Em um rápido e pueril exercício de imaginação, assim devem ter idealizado os representes do atual Governo Federal:

“Olá, prazer, eu sou o Estado, tudo bem? Olha só você que está aí, dentro do sistema carcerário que eu forneço a você, onde tudo funciona, onde a Lei é cumprida e a cada dia que passa mais ressocialização há, por favor, não entre para nenhuma organização criminosa! Será pior para você! Você não poderá usufruir dos benefícios que a Lei permite e, ainda por cima, sabe, não é legal, não é uma coisa boa, pode te fazer mal. Poderia, por favor, compartilhar com seus amiguinhos de cela esse meu pedido? Aliás, utilize a hashtag #diganãoafacação. Obrigado, até mais, um abraço do seu amigo, Estado”.
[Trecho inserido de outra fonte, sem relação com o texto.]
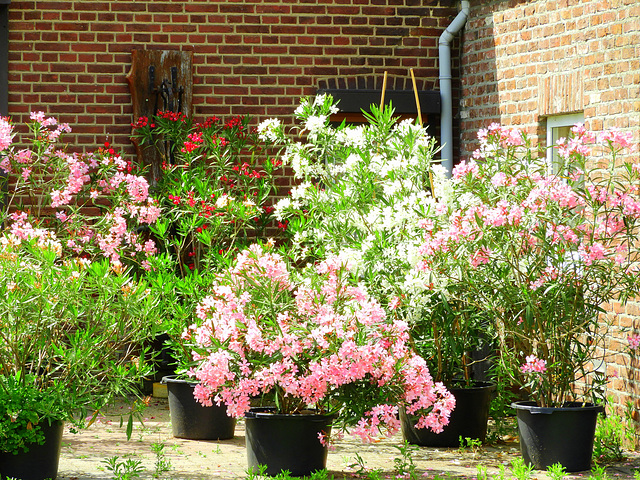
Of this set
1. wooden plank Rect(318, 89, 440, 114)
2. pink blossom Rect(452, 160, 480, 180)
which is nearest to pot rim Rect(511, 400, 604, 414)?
pink blossom Rect(452, 160, 480, 180)

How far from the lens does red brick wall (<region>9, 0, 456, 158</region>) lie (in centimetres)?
827

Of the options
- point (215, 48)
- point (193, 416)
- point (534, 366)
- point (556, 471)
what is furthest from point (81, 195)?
point (556, 471)

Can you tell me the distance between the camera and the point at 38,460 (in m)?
5.14

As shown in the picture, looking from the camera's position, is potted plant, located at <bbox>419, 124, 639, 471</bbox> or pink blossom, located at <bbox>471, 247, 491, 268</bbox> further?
pink blossom, located at <bbox>471, 247, 491, 268</bbox>

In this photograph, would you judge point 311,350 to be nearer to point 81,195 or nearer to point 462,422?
point 462,422

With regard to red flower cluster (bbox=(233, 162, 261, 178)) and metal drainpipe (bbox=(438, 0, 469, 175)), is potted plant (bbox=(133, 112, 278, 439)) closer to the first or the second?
red flower cluster (bbox=(233, 162, 261, 178))

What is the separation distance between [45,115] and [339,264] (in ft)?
13.0

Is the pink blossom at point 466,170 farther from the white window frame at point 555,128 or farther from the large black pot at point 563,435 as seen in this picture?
the white window frame at point 555,128

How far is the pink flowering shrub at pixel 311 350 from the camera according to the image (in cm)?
505

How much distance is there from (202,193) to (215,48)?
1.59 metres

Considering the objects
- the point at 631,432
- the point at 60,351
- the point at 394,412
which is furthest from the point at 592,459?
the point at 60,351

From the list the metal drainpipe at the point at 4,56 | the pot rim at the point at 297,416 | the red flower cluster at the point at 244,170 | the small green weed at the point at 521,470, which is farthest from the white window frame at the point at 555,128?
the metal drainpipe at the point at 4,56

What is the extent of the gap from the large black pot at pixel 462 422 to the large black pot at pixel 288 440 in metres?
1.22

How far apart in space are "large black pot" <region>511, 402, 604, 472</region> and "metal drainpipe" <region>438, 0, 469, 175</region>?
11.0ft
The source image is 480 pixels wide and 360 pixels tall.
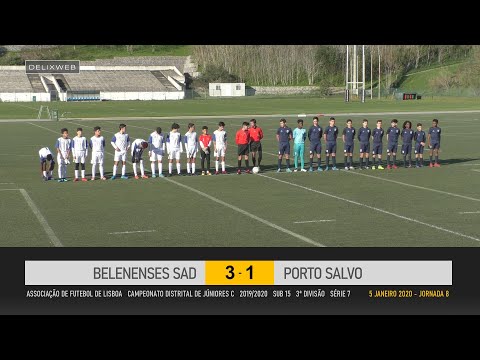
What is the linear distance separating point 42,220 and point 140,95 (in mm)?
92376

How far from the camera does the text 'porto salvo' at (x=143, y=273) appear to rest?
9.17 meters

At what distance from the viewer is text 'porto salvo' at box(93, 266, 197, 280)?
917 cm

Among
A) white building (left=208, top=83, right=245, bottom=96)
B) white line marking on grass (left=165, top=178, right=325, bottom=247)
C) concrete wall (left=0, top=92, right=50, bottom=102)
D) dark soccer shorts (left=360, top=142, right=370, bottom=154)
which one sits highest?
white building (left=208, top=83, right=245, bottom=96)

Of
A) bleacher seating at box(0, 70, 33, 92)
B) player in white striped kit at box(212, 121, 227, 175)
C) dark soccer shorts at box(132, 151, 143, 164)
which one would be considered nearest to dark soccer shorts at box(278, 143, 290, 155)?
player in white striped kit at box(212, 121, 227, 175)

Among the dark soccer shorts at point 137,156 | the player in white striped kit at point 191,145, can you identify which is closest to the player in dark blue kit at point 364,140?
the player in white striped kit at point 191,145

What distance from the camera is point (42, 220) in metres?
17.1

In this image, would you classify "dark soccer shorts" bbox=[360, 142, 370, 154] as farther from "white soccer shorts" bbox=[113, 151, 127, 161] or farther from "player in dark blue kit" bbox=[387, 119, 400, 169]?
"white soccer shorts" bbox=[113, 151, 127, 161]

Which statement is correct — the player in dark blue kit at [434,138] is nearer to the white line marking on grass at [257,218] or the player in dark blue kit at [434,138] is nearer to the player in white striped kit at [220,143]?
the player in white striped kit at [220,143]

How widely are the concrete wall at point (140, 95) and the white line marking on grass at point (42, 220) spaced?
87033mm

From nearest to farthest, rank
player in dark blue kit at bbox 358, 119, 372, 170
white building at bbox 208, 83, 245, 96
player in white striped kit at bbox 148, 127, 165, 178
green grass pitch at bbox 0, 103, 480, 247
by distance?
green grass pitch at bbox 0, 103, 480, 247
player in white striped kit at bbox 148, 127, 165, 178
player in dark blue kit at bbox 358, 119, 372, 170
white building at bbox 208, 83, 245, 96

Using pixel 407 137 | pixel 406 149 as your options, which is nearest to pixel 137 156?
pixel 407 137

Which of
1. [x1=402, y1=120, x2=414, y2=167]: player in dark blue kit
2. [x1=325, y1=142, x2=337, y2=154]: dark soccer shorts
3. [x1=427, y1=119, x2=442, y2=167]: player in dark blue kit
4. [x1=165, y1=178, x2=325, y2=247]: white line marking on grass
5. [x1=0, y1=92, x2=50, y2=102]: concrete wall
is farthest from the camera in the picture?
[x1=0, y1=92, x2=50, y2=102]: concrete wall

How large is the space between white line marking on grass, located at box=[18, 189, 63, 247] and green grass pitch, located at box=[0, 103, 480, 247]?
21 millimetres

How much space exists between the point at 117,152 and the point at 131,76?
317 ft
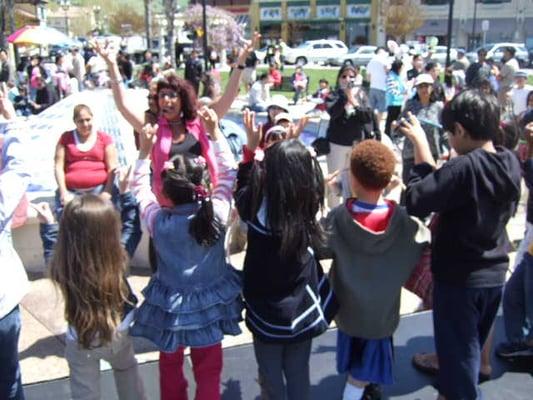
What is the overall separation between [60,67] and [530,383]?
55.4ft

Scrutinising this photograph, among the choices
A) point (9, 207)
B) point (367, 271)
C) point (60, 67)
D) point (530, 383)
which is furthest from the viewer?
point (60, 67)

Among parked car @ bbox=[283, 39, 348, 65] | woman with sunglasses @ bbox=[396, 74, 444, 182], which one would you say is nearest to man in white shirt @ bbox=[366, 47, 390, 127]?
woman with sunglasses @ bbox=[396, 74, 444, 182]

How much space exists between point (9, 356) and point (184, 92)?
1845mm

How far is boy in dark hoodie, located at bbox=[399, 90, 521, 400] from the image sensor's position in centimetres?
270

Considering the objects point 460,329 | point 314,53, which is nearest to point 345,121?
point 460,329

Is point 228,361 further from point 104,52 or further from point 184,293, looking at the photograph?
point 104,52

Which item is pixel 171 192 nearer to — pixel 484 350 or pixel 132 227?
pixel 132 227

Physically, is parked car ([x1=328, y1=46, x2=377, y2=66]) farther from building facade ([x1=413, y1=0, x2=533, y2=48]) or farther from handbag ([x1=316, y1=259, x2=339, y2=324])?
handbag ([x1=316, y1=259, x2=339, y2=324])

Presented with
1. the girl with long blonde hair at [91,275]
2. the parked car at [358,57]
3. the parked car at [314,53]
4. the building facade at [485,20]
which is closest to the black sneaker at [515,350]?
the girl with long blonde hair at [91,275]

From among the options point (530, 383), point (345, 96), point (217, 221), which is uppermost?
point (345, 96)

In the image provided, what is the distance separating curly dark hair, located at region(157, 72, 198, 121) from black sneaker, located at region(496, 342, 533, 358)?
250 centimetres

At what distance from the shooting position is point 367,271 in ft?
9.84

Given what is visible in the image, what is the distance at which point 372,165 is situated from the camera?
2.80m

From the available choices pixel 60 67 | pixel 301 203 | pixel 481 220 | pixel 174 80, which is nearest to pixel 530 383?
pixel 481 220
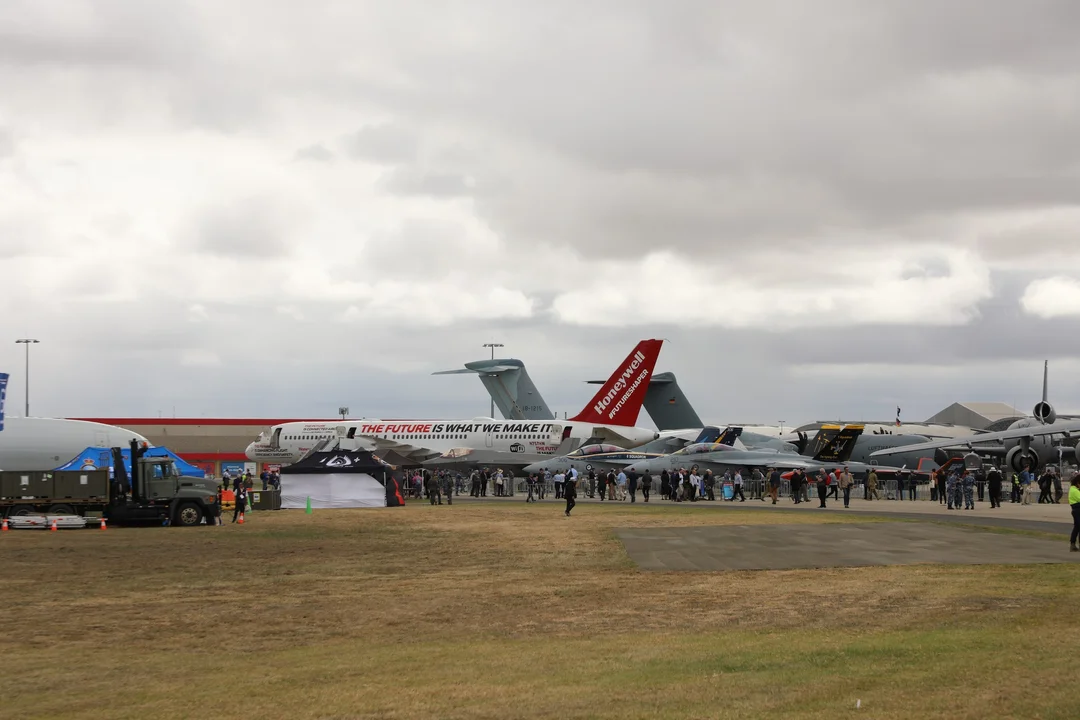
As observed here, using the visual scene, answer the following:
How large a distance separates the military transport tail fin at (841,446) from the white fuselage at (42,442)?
31736 millimetres

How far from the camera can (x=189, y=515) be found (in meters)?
32.8

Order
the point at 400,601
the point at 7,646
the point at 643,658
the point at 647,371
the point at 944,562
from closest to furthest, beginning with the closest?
the point at 643,658, the point at 7,646, the point at 400,601, the point at 944,562, the point at 647,371

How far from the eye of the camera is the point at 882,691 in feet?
28.9

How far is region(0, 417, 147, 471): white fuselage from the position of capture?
4300 cm

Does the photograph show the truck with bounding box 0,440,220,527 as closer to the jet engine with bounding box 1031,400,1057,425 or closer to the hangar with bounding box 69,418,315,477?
the jet engine with bounding box 1031,400,1057,425

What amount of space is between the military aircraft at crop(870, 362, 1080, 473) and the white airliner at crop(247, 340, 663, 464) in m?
13.6

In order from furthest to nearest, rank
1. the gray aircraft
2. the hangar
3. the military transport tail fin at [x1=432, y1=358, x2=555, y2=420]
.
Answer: the hangar, the military transport tail fin at [x1=432, y1=358, x2=555, y2=420], the gray aircraft

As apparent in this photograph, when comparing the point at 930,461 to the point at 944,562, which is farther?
the point at 930,461

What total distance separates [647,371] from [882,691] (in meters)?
50.8

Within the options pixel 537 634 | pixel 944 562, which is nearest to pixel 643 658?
pixel 537 634

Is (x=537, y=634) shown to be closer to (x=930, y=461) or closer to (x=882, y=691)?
(x=882, y=691)

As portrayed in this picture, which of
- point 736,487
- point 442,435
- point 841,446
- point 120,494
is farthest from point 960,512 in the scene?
point 442,435

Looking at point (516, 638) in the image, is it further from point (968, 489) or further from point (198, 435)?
point (198, 435)

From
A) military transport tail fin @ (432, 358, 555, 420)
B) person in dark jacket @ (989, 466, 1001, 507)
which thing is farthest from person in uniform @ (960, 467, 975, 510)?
military transport tail fin @ (432, 358, 555, 420)
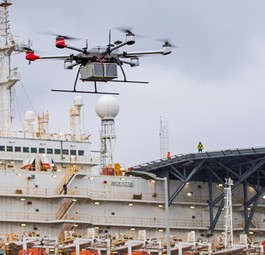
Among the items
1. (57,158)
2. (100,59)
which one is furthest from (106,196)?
(100,59)

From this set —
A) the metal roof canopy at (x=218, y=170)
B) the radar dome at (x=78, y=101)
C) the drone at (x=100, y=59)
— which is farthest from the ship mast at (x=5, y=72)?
the drone at (x=100, y=59)

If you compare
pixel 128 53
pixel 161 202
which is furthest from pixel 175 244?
pixel 128 53

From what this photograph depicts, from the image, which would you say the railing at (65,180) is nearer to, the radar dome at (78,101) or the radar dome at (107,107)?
the radar dome at (107,107)

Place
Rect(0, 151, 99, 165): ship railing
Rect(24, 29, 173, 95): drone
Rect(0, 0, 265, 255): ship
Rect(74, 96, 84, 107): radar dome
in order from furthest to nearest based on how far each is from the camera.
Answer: Rect(74, 96, 84, 107): radar dome
Rect(0, 151, 99, 165): ship railing
Rect(0, 0, 265, 255): ship
Rect(24, 29, 173, 95): drone

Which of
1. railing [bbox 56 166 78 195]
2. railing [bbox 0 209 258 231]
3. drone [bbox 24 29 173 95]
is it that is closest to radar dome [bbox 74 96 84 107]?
railing [bbox 56 166 78 195]

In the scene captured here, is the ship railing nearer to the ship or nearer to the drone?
the ship

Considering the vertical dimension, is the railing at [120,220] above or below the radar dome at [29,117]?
below
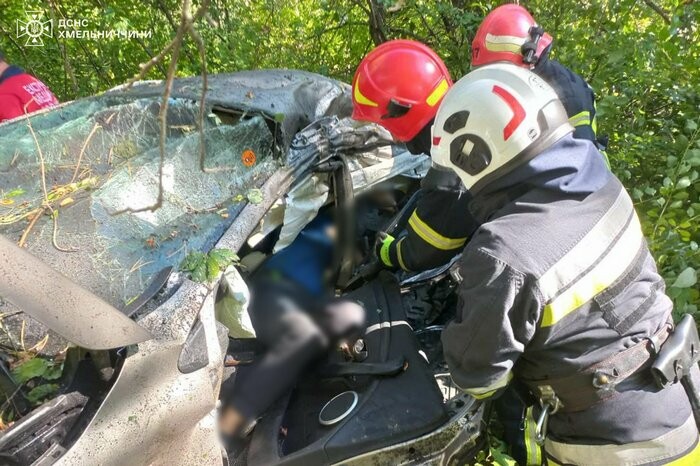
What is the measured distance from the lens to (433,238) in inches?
88.9

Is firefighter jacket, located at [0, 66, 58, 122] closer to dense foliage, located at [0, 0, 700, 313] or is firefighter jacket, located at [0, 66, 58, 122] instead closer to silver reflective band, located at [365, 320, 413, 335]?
dense foliage, located at [0, 0, 700, 313]

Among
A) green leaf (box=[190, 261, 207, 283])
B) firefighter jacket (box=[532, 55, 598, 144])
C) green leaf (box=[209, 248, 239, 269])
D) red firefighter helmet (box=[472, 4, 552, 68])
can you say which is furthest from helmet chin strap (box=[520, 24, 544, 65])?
green leaf (box=[190, 261, 207, 283])

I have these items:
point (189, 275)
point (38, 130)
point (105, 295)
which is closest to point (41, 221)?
point (105, 295)

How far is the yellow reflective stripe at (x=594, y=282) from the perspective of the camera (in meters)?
1.45

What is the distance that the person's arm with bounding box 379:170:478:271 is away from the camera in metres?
2.20

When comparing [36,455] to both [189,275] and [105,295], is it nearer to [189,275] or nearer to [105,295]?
[105,295]

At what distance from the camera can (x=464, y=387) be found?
5.56 feet

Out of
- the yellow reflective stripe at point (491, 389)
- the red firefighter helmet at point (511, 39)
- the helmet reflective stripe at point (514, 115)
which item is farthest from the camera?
the red firefighter helmet at point (511, 39)

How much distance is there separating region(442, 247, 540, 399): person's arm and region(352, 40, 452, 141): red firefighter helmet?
3.91ft

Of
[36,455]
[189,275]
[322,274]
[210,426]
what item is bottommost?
[322,274]

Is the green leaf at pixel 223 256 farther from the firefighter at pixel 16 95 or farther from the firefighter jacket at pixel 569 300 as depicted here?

É tão, mas tão inacreditável, que chega a parecer quadro de programa humorístico. Ora, não há como pensar de outra maneira a infeliz e absurda ação governamental. Infelizmente, é verdade.

Tal conduta estatal apenas vem ratificar o que ano após ano vem acontecendo: O Estado finge que faz. A sociedade finge que acredita. E todos continuam com a mesma e falsa sensação de melhoria em termos de segurança pública.

Ora, não é segredo para ninguém que o Brasil possui a terceira maior população carcerária do mundo e que o número de cidadãos atrás das grades cresce a cada ano – 8,3% mais especificamente, vide dados do CNJ, em 2019.

País este onde há um déficit de vagas no sistema penitenciário, que, em 90% das vezes, são inabitáveis, sem qualquer condição de atender a critérios mínimos de respeito ao ser humano.

O Brasil não é o País do “diga não à facção”. É o País do encarceramento em massa e para as massas, ainda que tenhamos passado a “moda Lava Jato”. Continuamos prendendo muito e de forma desnecessária.

Enquanto isso, Leis mais duras. Mais penas, menos benefícios. Afinal, o discurso punitivista que fundamenta o cárcere é o que faz eleger esse ou aquele representante. Qualquer tentativa contrária disso é vista como aumento da criminalidade e incentivo a impunidade.

Ou seja, 2020 começa do mesmo jeito: com o bom e velho Brasil da política criminal para inglês ver. Com a falsa impressão de que tudo está sendo resolvido. De que tudo está bem, de que tudo está “controlado”.

Não está. O Brasil é uma nação engraçada. Pergunte à facção e àqueles que a controlam. Garanto que, neste momento estejam rindo. Dentro e fora do sistema penitenciário.

*Pedro Beretta é advogado criminal, sócio de Höfling Sociedade de Advogados. Pós Graduado em Direito Penal Econômico e Europeu, pela Faculdade de Direito da Universidade de Coimbra, em Portugal. Possui formação executiva em Mercados Financeiro e de Capitais pela Fundação Getúlio Vargas (FGV). Foi professor assistente da cadeira de direito penal (execução penal) na Pontifícia Universidade Católica (PUC) de São Paulo.